SELECTED EXCERPT:
Yesterday afternoon I happened to hear in the car the portion of The Prime of Miss Jean Brodie during which Miss Brodie was having her set visit Mr Lowther's house at Cramond in pairs each Saturday afternoon while she cooked him large quantities of food, her catering project and her bed-fellowship comprising substitutes for the love she was giving to Mr Lloyd. This bit of advice reminds me of how Mr Lowther occasionally interrupted his tea to break into hymns at the piano, and put into mind a parody:

All boys who in the slime do dwell
Sing to Woman in praiseful voice,
Serve Her with joy, Her virtues tell
Bow down before Her and rejoice.

Everything is presented as if the attitude of boys ought to be to make themselves the most desirable gift possible to (All) women. No mention that an active and healthy body will broaden the range of activities open to them, with female company or without. No mention that acquiring an encyclopedic knowledge of, say, Miss Austen, will enrich them with a wealth of ideas, as well as useful quotations for many occasions, whether there is a woman to impress or not, and even more importantly an inkling of character discernment to start them on being able to tell a .93 from a .39, without which any advice on how to be a .93 is incomplete.

24

While I think Dan gives solid advice about how young men can become more interesting and attractive to young women, if there was something missing in my sexual education at that age, it was a sex positive message that it was not only normal to have sexual desires, but that it was also ok to ask young women to engage sexually without feeling as if I were doing something illicit.

25

"If you can, young man, get with a real girl before you watch porn."

@21, are you serious? Boys start looking at porn when they're like 11. That's way too young to start having sex.

On top of that, the whole theme of the response is advice for boys to think about getting their future selves laid. Every part of the advice is about how to turn into a desirable young man before you have sex. You have it backwards.

26

I assume that Zapotec is either a colossal asshat or trying to be funny by mimicking one. Either way, I don't see any reason to respond to those posts.

27

@18 I think the difference is the barriers and I think Dan's advice would be markedly different. For straight boys, it's their delayed development and girls being interested in older guys (broad generalization of course but true in broad strokes). For gay boys, the barriers are dealing with a smaller pool of candidates and the challenges of finding guys their age who have emerged from the closet. Gay boys often date older (again broad strokes, which is my new band name now that I've typed it twice) because older guys know what they want.

I imagine Dan's advice to gay boys would borrow some of the same hygiene and making yourself interesting aspects but also include advice about navigating the power dynamics in a May-December relationship. Also, probably significantly more of a focus on creating a close group of friends to fall back on and not creating drama (with Republican parents, homophobic grandparents) unless you have to.

28

@2 In the words of Sean Connery in Finding Forrester (kind of a weird movie with some strange race commentary now but still a fine movie): "Unexpected gift, unexpected time."

29

vennominon @23 There's no mention of how to change a tire either - because that wasn't the question asked.

GIVEN EXERCISE 1: Rewrite the records as a Markdown table with the columns Row and Line. Begin at the first line of the records, stop after the line that contains "point (387, 112) →", and leave out blank lines.

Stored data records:
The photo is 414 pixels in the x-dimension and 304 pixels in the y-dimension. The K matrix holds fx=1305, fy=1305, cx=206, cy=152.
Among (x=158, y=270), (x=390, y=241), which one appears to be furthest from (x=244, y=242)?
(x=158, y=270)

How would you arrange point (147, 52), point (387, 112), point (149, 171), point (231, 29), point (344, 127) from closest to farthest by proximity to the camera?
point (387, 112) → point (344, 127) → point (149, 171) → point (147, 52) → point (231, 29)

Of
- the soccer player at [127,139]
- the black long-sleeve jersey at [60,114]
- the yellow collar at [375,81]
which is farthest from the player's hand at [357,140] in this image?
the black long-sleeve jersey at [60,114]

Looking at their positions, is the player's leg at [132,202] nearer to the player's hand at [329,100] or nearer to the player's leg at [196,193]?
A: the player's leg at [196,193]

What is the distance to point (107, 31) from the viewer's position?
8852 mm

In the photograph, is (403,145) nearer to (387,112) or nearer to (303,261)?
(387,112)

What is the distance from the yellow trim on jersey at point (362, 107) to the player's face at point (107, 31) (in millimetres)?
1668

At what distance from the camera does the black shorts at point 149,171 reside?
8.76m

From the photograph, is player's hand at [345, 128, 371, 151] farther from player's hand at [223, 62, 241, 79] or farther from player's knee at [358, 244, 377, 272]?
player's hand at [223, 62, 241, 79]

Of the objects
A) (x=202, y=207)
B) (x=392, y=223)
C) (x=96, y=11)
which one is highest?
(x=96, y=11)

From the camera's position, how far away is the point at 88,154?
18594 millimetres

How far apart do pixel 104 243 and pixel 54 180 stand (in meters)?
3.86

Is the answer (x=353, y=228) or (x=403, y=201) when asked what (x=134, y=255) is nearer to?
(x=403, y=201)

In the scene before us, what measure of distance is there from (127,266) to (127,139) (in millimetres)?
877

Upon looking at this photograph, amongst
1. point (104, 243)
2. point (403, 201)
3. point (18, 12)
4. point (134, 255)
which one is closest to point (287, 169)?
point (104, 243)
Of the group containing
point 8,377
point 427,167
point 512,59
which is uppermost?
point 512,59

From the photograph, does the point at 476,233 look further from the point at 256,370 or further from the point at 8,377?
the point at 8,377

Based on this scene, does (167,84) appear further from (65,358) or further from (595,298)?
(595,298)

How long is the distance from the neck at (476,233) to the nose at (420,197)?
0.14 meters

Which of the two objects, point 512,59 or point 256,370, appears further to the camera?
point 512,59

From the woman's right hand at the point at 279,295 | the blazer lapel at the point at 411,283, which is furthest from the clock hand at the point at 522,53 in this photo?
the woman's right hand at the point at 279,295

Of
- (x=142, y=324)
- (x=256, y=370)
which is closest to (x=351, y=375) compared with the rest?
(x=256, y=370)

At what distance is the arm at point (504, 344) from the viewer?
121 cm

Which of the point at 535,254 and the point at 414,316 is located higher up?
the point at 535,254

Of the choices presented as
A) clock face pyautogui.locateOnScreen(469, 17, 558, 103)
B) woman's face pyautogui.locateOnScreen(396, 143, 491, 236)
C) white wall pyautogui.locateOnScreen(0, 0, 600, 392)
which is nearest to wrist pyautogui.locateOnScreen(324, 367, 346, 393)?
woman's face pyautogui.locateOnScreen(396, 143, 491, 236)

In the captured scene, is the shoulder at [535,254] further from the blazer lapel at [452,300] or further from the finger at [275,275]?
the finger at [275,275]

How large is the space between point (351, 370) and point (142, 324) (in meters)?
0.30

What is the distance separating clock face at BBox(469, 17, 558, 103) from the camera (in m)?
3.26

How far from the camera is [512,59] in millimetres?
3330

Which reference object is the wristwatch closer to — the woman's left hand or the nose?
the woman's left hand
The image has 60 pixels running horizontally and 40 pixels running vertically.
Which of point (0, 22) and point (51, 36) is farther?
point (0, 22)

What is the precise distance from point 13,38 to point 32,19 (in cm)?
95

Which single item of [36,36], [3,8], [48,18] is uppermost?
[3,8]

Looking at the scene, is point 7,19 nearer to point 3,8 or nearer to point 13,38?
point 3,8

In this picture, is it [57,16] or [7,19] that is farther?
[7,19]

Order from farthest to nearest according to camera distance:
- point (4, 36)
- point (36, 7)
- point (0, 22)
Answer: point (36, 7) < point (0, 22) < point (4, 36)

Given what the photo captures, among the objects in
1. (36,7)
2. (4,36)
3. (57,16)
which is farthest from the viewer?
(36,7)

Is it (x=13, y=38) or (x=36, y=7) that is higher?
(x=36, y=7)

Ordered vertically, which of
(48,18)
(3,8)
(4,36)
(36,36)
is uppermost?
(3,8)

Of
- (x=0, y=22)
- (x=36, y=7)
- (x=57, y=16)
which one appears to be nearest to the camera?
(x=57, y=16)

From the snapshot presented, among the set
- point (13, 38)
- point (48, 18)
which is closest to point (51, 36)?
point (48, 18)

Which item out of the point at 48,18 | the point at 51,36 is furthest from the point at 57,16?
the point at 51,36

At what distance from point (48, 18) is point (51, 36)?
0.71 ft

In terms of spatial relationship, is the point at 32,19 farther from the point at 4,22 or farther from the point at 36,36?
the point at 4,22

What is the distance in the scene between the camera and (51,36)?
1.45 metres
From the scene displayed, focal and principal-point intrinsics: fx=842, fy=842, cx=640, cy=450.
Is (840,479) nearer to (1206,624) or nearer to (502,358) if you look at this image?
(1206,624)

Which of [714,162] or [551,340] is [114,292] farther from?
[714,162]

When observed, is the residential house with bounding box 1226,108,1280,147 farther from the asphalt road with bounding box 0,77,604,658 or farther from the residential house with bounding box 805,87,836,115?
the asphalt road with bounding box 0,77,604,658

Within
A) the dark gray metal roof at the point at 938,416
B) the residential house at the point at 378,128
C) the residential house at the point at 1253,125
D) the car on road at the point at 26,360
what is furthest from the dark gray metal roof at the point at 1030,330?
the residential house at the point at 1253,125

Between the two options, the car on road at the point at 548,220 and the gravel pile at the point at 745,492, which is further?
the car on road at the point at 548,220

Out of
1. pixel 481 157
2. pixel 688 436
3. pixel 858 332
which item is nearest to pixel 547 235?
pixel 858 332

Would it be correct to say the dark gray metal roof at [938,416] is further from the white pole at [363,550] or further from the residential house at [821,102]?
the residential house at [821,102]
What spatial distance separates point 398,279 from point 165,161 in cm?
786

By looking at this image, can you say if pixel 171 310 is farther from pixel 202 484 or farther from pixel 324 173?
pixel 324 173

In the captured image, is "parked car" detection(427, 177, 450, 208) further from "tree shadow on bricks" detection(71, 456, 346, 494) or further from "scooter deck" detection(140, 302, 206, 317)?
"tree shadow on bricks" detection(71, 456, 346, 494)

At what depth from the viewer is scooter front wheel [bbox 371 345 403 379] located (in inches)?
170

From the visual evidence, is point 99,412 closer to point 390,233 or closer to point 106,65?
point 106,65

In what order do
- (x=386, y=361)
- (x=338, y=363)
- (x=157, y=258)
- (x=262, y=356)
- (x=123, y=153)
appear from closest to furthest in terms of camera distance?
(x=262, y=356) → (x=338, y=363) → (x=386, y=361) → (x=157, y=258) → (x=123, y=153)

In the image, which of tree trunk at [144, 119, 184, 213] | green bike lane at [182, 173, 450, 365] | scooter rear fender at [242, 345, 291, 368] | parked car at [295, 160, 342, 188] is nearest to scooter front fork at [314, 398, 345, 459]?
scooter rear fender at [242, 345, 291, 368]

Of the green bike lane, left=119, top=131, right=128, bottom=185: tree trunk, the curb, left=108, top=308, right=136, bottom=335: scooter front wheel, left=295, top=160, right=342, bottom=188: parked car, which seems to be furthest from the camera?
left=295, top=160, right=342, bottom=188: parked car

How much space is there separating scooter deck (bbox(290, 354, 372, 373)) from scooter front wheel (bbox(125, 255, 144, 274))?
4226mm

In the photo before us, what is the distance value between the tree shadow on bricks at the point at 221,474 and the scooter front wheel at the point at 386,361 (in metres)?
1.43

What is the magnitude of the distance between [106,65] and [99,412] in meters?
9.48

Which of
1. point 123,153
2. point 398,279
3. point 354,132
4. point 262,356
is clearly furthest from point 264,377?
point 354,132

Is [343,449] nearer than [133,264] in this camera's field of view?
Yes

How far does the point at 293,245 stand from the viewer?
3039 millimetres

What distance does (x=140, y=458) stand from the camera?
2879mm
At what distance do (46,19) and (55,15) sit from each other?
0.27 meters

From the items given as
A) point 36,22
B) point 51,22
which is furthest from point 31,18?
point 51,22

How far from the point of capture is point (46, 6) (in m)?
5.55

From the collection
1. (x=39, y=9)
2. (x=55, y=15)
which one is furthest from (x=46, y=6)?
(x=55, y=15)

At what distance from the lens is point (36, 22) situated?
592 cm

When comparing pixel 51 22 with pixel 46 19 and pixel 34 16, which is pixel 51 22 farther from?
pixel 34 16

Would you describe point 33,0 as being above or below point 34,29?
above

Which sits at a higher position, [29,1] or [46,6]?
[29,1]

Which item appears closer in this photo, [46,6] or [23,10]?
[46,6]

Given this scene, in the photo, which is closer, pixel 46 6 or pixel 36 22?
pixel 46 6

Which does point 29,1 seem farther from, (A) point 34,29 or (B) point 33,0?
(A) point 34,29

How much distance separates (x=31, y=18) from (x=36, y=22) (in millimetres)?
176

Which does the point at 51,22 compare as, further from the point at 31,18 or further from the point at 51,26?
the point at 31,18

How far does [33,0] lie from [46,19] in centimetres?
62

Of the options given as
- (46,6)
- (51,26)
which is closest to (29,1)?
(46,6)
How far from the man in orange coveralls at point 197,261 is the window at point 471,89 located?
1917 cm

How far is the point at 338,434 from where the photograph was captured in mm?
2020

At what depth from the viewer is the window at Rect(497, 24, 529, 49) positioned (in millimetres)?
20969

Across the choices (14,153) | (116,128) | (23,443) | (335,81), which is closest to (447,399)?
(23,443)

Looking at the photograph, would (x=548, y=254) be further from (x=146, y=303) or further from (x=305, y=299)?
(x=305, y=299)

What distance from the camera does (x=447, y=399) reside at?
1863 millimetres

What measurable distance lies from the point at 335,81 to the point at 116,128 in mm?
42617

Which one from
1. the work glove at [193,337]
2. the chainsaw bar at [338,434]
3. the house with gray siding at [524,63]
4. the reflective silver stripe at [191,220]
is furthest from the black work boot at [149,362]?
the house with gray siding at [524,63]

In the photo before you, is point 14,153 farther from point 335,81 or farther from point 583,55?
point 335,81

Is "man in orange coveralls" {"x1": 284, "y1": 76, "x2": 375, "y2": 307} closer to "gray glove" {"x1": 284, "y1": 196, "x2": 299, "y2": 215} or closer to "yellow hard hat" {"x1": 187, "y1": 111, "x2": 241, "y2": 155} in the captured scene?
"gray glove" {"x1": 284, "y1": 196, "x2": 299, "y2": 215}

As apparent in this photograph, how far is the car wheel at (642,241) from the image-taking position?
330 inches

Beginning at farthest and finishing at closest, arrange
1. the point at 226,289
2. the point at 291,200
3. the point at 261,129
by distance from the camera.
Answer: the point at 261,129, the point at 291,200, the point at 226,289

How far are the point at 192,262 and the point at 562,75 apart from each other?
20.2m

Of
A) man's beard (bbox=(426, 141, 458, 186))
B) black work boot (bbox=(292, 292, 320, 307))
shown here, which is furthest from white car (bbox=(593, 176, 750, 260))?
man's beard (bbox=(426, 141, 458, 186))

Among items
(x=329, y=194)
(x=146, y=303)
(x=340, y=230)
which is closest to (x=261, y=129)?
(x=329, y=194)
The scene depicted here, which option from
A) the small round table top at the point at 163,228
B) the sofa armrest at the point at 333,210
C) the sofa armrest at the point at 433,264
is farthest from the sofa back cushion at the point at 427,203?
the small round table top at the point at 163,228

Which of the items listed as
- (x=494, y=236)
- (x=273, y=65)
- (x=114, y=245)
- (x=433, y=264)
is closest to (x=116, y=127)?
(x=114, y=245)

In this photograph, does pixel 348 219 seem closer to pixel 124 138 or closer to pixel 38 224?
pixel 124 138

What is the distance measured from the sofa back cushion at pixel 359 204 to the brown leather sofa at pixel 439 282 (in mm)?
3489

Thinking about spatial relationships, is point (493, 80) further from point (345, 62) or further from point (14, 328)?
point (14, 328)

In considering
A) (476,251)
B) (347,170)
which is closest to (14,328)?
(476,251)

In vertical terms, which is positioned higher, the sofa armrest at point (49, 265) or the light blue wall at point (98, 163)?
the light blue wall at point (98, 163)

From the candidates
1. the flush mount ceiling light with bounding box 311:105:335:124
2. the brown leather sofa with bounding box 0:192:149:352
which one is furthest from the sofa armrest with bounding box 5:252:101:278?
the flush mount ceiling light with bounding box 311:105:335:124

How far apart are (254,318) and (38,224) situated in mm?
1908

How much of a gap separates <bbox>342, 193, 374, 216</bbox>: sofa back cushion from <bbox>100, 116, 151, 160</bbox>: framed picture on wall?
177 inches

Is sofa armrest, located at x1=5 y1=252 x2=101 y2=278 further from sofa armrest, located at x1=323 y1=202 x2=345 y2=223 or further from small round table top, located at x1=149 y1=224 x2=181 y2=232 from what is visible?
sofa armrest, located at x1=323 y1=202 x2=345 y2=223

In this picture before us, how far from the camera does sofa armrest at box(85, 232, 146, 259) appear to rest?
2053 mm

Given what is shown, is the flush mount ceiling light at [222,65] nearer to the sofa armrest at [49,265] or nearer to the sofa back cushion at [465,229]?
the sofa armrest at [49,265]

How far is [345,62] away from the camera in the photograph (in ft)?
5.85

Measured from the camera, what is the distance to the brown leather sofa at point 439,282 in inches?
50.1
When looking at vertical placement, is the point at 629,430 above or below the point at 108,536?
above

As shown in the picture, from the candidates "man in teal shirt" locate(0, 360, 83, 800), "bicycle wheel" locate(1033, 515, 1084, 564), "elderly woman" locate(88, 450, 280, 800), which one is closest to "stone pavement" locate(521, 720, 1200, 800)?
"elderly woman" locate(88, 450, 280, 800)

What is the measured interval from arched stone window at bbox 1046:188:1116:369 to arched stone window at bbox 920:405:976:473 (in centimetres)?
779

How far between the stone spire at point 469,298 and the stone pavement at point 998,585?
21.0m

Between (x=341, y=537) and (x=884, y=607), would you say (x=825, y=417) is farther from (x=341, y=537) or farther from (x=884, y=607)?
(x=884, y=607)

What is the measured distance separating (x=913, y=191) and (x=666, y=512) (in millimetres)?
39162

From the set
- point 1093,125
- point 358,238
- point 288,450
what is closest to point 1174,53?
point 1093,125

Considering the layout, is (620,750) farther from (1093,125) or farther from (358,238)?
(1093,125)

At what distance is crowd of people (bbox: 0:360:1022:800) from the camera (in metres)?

GIVEN EXERCISE 2: Please echo the comment excerpt word for word, beginning at the words "All boys who" and stopping after the words "a .93 is incomplete.".

FULL RESPONSE 1:
| Row | Line |
|---|---|
| 1 | The photo is 414 pixels in the x-dimension and 304 pixels in the y-dimension. The K matrix holds fx=1305, fy=1305, cx=206, cy=152. |
| 2 | Among (x=158, y=270), (x=390, y=241), which one appears to be furthest from (x=244, y=242)? |
| 3 | (x=158, y=270) |
| 4 | How would you arrange point (147, 52), point (387, 112), point (149, 171), point (231, 29), point (344, 127) from closest to farthest by proximity to the camera? |
| 5 | point (387, 112) → point (344, 127) → point (149, 171) → point (147, 52) → point (231, 29) |

FULL RESPONSE 2:
All boys who in the slime do dwell
Sing to Woman in praiseful voice,
Serve Her with joy, Her virtues tell
Bow down before Her and rejoice.

Everything is presented as if the attitude of boys ought to be to make themselves the most desirable gift possible to (All) women. No mention that an active and healthy body will broaden the range of activities open to them, with female company or without. No mention that acquiring an encyclopedic knowledge of, say, Miss Austen, will enrich them with a wealth of ideas, as well as useful quotations for many occasions, whether there is a woman to impress or not, and even more importantly an inkling of character discernment to start them on being able to tell a .93 from a .39, without which any advice on how to be a .93 is incomplete.